→ **Exercise details**
Your answer must hold only the lines below from the line containing "Kenwood Excelon KMR-XM500" through the line containing "Jak przykleić kamienie do ściany", each reproduced exactly.

Segment Start: Records supplied

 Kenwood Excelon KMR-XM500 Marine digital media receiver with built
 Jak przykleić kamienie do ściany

Segment End: Records supplied
Segment Start: Records supplied

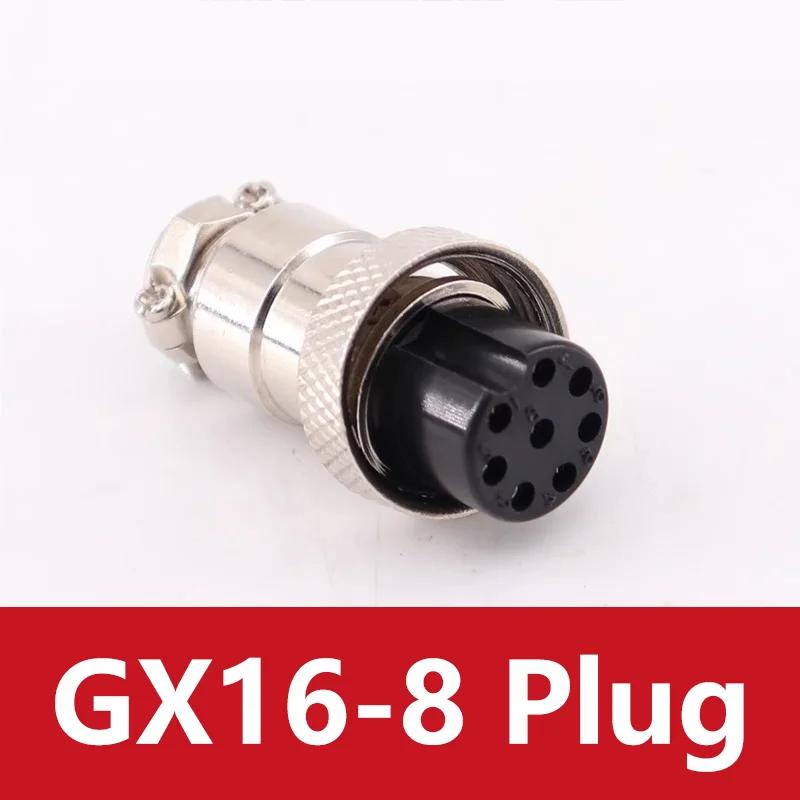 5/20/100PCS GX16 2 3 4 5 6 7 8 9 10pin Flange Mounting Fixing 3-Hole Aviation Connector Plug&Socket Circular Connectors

Segment End: Records supplied

→ **Output of the task**
 Kenwood Excelon KMR-XM500 Marine digital media receiver with built
 Jak przykleić kamienie do ściany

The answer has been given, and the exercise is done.